Supervisors hear about Nov. 2 low voter turnout from Burke
The Montgomery County Board of Supervisors discussed the current fate of the Summit Pipeline project at the Nov. 9 regular meeting. During public comment, the supervisors heard from Jan Norris, who shared that some other counties along the proposed pipeline are exploring options for inspection services.
“Other counties have established a bidding process for inspection services, should the pipeline be approved,” said Norris.
In Shelby County, Norris said one of their supervisors has filed an official objection with the Iowa Utilities Board, asking that eminent domain not be used. She also shared some tips for the supervisors to share with constituents.
“With the Dakota Access Pipeline, the first official voluntary easements were filed for the whole property, not just the 50 feet of easement the landowners thought they were signing, and they had to hire legal representation to fix the errors, so they should be mindful of that,” Norris commented.
A list of landowners, Norris said, is being compiled. Currently there are 200 landowners opposed to the project, and the list is still growing.
The supervisors then moved to a first-tier canvass of the Nov. 2 city/school election. County Auditor Stephanie Burke shared some details on how the process went.
“The total turnout for the latest election was 16.23 percent county-wide, and everything went smoothly,” Burke said. “We also had an audit from the Iowa Secretary of State’s Office; it is a mandate. They randomly chose Villisca for the audit, and they manually counted the ballots and it matched to the tape that was collected on election night,” said Burke.
While turnout was low, it was only marginally lower than in 2019, when the city and school elections were first combined. The total turnout in 2019 was only 20 percent. Burke said the low turnout was not an unusual trend.

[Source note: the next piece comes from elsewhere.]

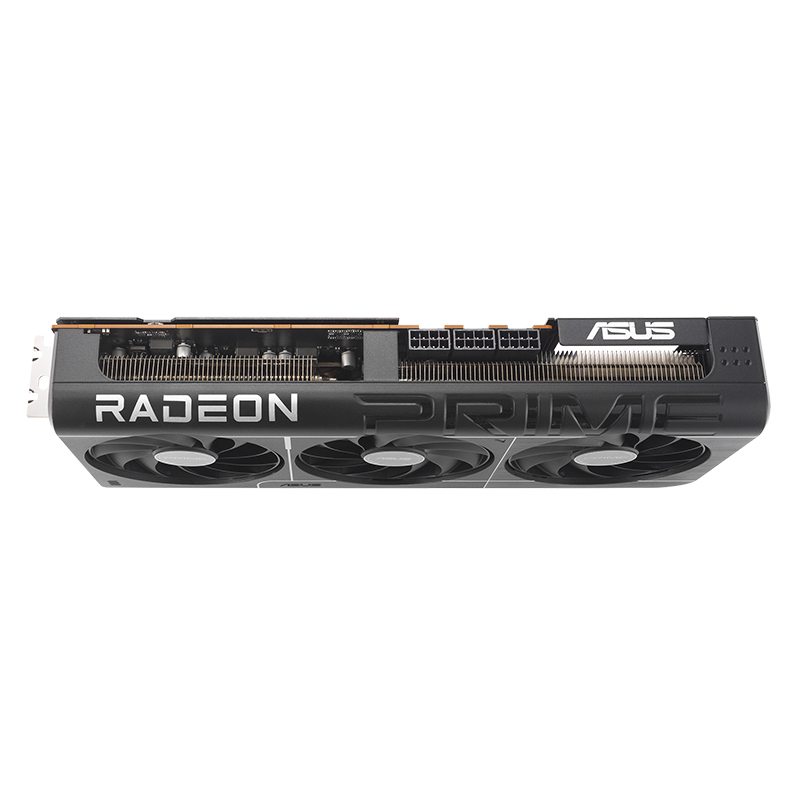 Tarjeta de video ASUS PRIME-RX9070XT-O16G, 16 GB GDDR6, PCI-E 5.0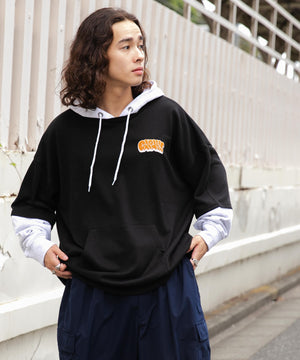 ブラック モデル：174cm L着用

“Unfortunately, the local elections, where they can really make an impact, are the lowest turnout. This is not only true for Montgomery County, it is for the entire State. Turnout depends on who is on the ballot, whether you have contested races or not, and if there is something else on the ballot that would draw citizens to the voting booth like a bond issue. New legislation was the first election where the absentee voting window was shortened. Previously, Iowans could begin voting 29 days prior to Election Day. It was decreased to 20 days. This new law could have contributed some to the low turnout of early voting,” Burke explained.
The first and second tier canvasses were mandated when the city and school elections were combined. When cities, schools and area colleges are shared between more than one county, each county canvasses county results for all cities and schools within their county. This canvass is known as the first tier canvass. Non-control county abstracts are then forwarded to the controlling auditor of each jurisdiction to be compiled and canvassed at a second canvass known as the second tier canvass. Burke said, as an example, there are Montgomery County residents that live in the Griswold School, Essex School, East Mills School and Iowa Western Community College districts. Because the voters have to vote at their General Election polling place in the county they reside in, those votes for those races have to be forwarded onto the control counties to be canvassed.
Burke also shared the results of the handful of write-in votes that were tabulated from the races where no candidates had filed, and the winners of the write-in votes.
“William Hardy was selected for Coburg Mayor; for the Coburg City Council, it was Amy Eggleston and Tammi Redd. Elliott Council At-Large was Nancy Nelson, and for Grant City Council At-Large, the write in winners were Jeff Brown and Clay Amos,” stated Burke.
On election night, Burke said poll workers still followed guidelines to ensure that voting machines are clean. In addition, counter shields were used, and voters were also given a new pen to use to mark their ballot. Also, there were no provisional ballots filed in the county. The first tier canvass was approved, and the second tier canvass was scheduled for the Nov. 17 Board of Supervisors meeting.
In other business, the supervisors:
• Approved the treasurer’s ending fund balance for October, in the amount of $12,324,461.
• Approved a tax transfer from Rural Services Basic to Secondary Roads, in the amount of $42,089, and from General Basic to Secondary Roads, for $2,606.